Ari Hadjiyianni
Hi, my name is Ari Hadjiyianni. I’m a rising senior at UC Berkeley majoring in Statistics and minoring in Data Science. I am very interested in the ethics of data collection/cleaning, and am passionate about making data as publicly available as possible. For this project, I was mainly responsible for finding relevant sources, analyzing our data, and providing descriptive explanations for our findings.
Sean Tai
Hi, my name is Sean Tai. I’m a rising sophomore at UC Berkeley majoring in Data Science. I’m interested in the intersection between data science, culture, ethics, and society, and for this project I was working on the data side, focusing on the data critique, two sources of the annotated bibliography, and proofreading the data and written aspects.
Data Critique
The primary datasets in our digital humanities project are "Median Household Income 2024,” “Race and Ethnicity in Oakland,” and “Zillow House Data,” which all offer insights into social and economic issues in the Bay Area. They focus on ownership patterns, racial biases, gentrification effects, and movement patterns of minority groups. The “Median Household Income 2024” dataset shows median household incomes by regions and times, highlighting economic disparities. The "Race and Ethnicity" dataset shows the racial and ethnic makeup of the Oakland population, useful for understanding population shifts and the demographics regarding minorities. The “Zillow House Data” dataset allows us to view the typical value of homes in specific regions, allowing for deeper analysis on the economic variance in neighborhoods.
We aimed to understand if and how racial biases affect ownership through analysis of incomes and demographic changes over time. The historical discrimination of minority groups has had lasting effects within Oakland and other similar cities across America, one such example is the education gap found in children of low income families compared to children in wealthy neighborhoods. Gentrification further increases the already large wealth gap between the white middle class and minorities, specifically African Americans. The datasets allow for analysis on gentrification by linking changes in racial makeup with income and property costs through visualizations, and examining the distribution of minority group demographics in gentrified areas. We can also examine the relationship between income changes, property values, and gentrification to understand economic pressures on different racial groups, as highlighted by our datasets.
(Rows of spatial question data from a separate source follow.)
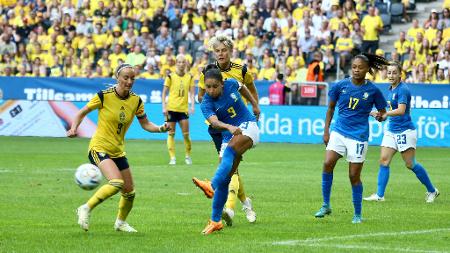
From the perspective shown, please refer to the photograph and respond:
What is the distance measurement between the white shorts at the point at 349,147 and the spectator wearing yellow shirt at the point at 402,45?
20.5 metres

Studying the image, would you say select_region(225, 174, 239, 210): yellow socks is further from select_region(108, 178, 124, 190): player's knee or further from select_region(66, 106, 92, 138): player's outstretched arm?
select_region(66, 106, 92, 138): player's outstretched arm

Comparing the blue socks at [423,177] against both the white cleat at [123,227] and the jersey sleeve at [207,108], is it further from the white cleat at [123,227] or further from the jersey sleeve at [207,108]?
the white cleat at [123,227]

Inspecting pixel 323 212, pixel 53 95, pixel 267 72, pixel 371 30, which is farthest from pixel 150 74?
pixel 323 212

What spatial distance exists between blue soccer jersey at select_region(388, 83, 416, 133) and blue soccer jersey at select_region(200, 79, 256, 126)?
415cm

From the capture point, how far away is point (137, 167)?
22.1m

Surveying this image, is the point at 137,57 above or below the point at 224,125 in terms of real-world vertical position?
below

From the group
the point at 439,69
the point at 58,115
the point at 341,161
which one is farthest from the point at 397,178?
the point at 58,115

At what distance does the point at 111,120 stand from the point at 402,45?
22.7 meters

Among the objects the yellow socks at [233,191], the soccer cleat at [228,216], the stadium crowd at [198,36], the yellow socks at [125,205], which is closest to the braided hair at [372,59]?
the yellow socks at [233,191]

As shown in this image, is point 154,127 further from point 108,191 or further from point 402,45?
point 402,45

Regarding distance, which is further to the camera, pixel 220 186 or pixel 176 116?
pixel 176 116

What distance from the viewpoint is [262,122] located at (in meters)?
31.9

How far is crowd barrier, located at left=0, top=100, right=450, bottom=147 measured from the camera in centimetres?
2992

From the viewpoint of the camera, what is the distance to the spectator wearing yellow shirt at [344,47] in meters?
34.0
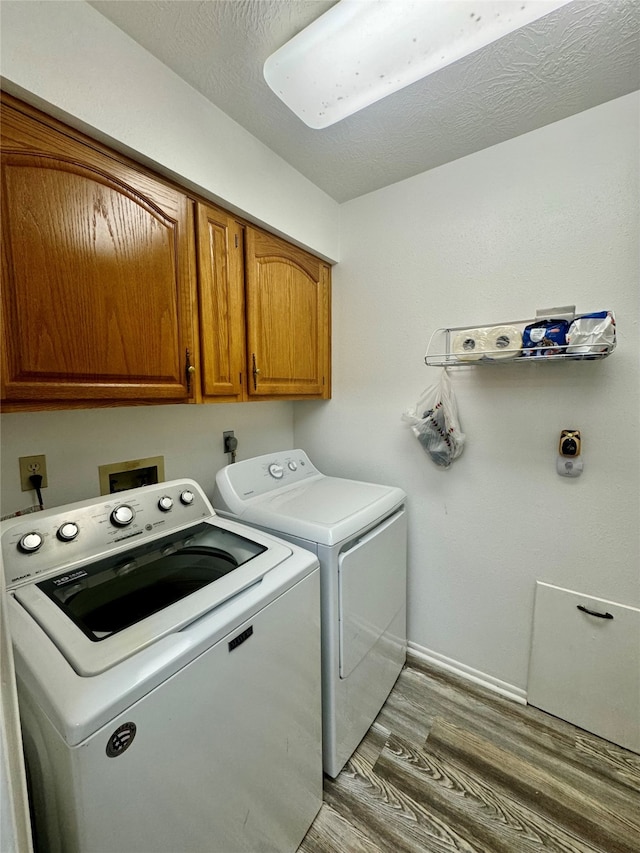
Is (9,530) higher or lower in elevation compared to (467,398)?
lower

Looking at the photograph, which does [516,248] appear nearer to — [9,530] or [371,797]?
[9,530]

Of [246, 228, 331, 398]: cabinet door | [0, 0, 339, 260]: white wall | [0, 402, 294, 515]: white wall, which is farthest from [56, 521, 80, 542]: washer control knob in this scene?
[0, 0, 339, 260]: white wall

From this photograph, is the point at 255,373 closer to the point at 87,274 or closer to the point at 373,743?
the point at 87,274

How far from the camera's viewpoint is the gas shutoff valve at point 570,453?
1.38 m

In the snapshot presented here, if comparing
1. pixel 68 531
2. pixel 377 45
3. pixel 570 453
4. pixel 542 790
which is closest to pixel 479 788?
pixel 542 790

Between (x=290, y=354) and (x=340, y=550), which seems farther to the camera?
Answer: (x=290, y=354)

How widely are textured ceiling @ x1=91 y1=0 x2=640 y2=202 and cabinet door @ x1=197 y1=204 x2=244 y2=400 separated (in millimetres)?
400

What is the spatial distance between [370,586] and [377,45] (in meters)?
1.77

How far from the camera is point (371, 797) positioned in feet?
4.16

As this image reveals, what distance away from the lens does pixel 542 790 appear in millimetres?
1273

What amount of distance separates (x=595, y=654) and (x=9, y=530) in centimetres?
215

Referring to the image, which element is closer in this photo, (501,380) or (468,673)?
(501,380)

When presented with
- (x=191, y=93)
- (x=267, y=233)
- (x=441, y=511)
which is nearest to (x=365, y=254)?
(x=267, y=233)

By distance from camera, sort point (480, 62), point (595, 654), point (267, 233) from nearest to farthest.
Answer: point (480, 62), point (595, 654), point (267, 233)
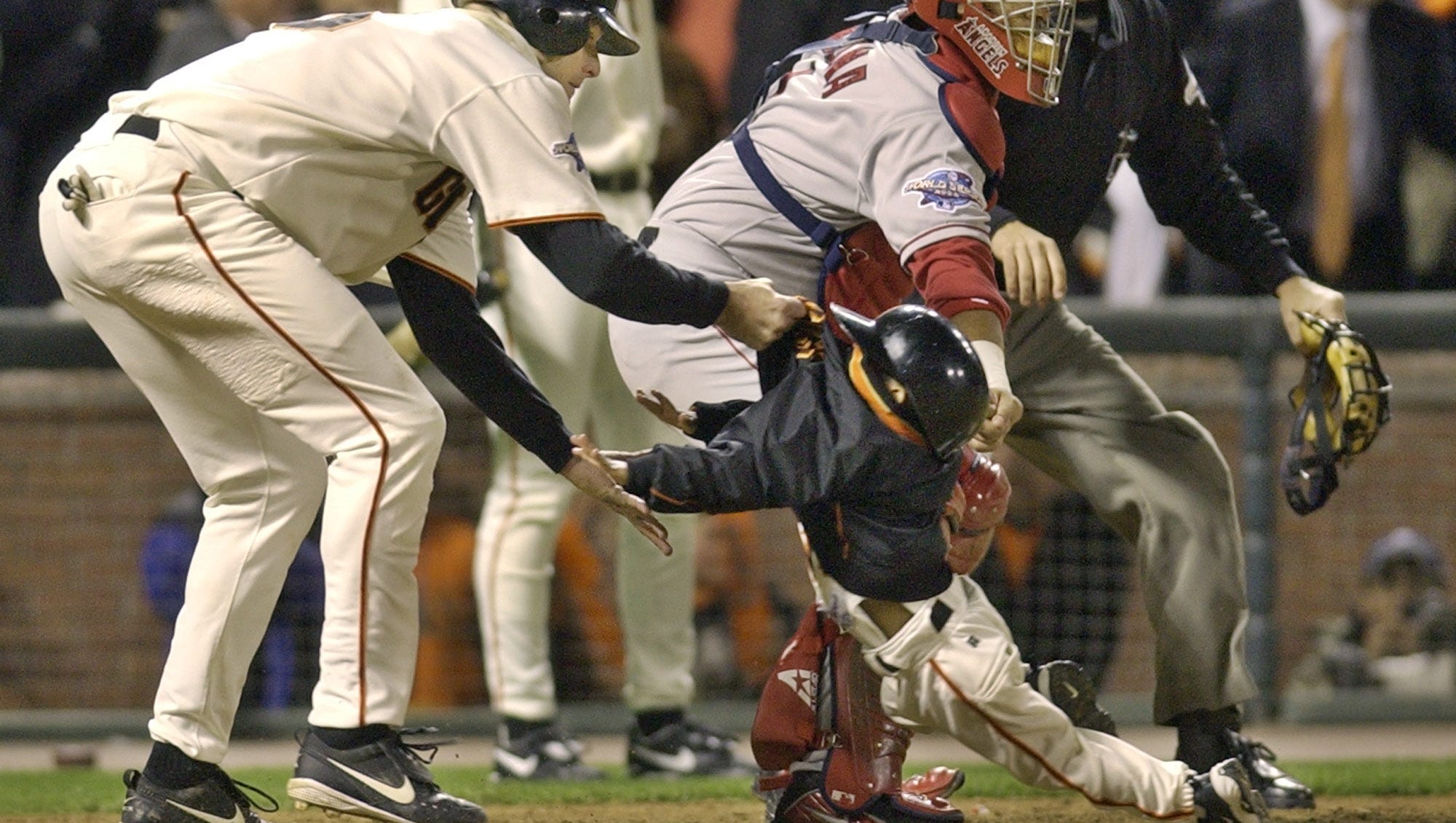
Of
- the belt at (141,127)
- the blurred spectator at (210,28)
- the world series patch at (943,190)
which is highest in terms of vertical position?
the world series patch at (943,190)

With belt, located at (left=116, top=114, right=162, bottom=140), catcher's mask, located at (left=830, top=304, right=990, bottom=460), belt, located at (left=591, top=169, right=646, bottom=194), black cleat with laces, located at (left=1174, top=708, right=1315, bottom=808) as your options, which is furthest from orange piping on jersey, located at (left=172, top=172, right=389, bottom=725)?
belt, located at (left=591, top=169, right=646, bottom=194)

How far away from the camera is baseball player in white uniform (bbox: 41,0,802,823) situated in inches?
144

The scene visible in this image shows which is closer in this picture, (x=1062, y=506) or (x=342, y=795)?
(x=342, y=795)

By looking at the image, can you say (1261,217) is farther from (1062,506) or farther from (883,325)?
(1062,506)

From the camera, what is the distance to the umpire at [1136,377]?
14.2 feet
While our data offers various insights, it also has clear limitations. There are granularity issues with the demographic dataset, such as broad racial categories like "Asian," which encompasses many subgroups. The data also lacks demographic details like age, gender, and education level, which could be useful for further understanding the impact of gentrification on various demographics. We also found granularity issues with the median household income dataset, encountering margins of error, outliers, and incomplete data for certain zip codes. For the crime data set, we randomly sampled a smaller portion of data to work with, as the entire dataset was far too large to run data analysis on. Additionally, Zillow uses a custom metric, the typical value for homes in the 35th to 65th percentile range, which might not capture specific neighborhood variations or housing types. Correlations don't imply causation and attributing causes to trends needs more detailed data and analysis. Additionally, many of the data sets only go back a few years, and do not span a large period of time to accurately determine long-term effects of gentrification. External factors like policy changes, economic cycles, and unrelated migration may influence trends and are hard to account for. Our assumptions and biases are also critical to state, as they also shape our interpretation and analysis. Focusing on gentrification might cause us to miss other factors affecting demographic and economic changes, and our interpretation of terms like "gentrification" or "racial bias" might differ from others.
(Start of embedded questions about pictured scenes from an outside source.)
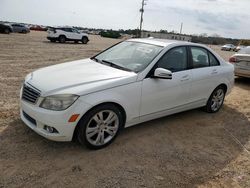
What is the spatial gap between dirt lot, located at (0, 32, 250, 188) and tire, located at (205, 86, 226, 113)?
0.66 meters

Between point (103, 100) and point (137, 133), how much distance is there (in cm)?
120

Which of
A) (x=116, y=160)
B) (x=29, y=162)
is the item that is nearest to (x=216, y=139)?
(x=116, y=160)

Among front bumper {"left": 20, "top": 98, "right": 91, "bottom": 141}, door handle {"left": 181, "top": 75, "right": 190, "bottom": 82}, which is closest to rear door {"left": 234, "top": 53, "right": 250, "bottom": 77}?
door handle {"left": 181, "top": 75, "right": 190, "bottom": 82}

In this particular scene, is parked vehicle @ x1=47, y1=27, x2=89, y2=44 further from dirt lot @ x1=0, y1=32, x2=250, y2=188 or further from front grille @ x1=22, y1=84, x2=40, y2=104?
front grille @ x1=22, y1=84, x2=40, y2=104

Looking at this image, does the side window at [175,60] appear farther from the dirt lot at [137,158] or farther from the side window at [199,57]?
the dirt lot at [137,158]

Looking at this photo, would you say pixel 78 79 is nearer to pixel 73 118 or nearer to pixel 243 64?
pixel 73 118

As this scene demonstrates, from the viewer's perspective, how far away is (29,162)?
3.38 metres

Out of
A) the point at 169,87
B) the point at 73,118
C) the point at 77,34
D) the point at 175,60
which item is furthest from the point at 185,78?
the point at 77,34

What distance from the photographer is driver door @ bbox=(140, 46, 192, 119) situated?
4195mm

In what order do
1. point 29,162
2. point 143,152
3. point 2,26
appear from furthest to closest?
point 2,26, point 143,152, point 29,162

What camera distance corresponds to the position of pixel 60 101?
343 cm

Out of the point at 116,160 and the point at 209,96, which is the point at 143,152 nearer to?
the point at 116,160

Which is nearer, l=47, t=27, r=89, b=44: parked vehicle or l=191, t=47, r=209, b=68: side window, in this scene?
l=191, t=47, r=209, b=68: side window

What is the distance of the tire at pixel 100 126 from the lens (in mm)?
3572
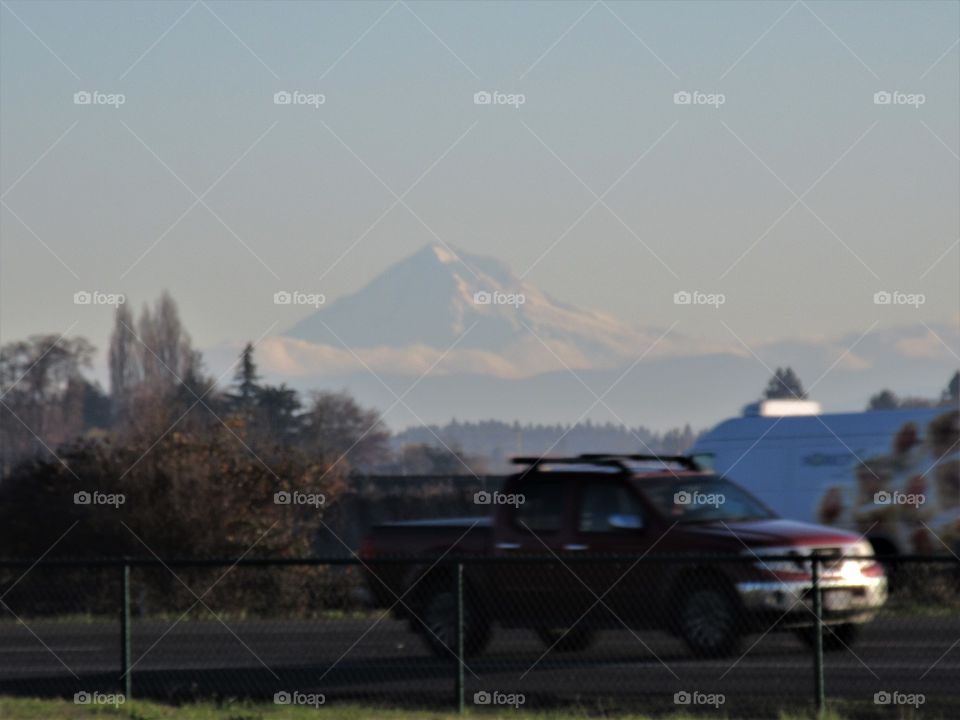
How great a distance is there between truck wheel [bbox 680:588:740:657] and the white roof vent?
9.07 m

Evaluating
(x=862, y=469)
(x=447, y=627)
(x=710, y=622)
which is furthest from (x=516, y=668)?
(x=862, y=469)

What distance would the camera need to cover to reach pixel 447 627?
1566 centimetres

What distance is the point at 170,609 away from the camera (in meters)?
22.6

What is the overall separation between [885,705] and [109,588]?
1377 cm

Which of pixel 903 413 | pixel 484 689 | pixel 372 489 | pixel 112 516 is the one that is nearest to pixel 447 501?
pixel 372 489

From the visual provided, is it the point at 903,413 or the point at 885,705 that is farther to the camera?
the point at 903,413

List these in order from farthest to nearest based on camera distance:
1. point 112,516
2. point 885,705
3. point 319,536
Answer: point 319,536 < point 112,516 < point 885,705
The datasets come from government databases, census reports, and other official sources. We aggregated data from official reports and visualizations, focusing on monitoring economic trends. While the datasets offer insights into race, economics, and urban development, we must acknowledge their limitations. Data completeness, causality challenges, external factors, and biases shape our analysis outcomes. Recognizing these limitations is essential to maintain the accuracy and integrity of our findings.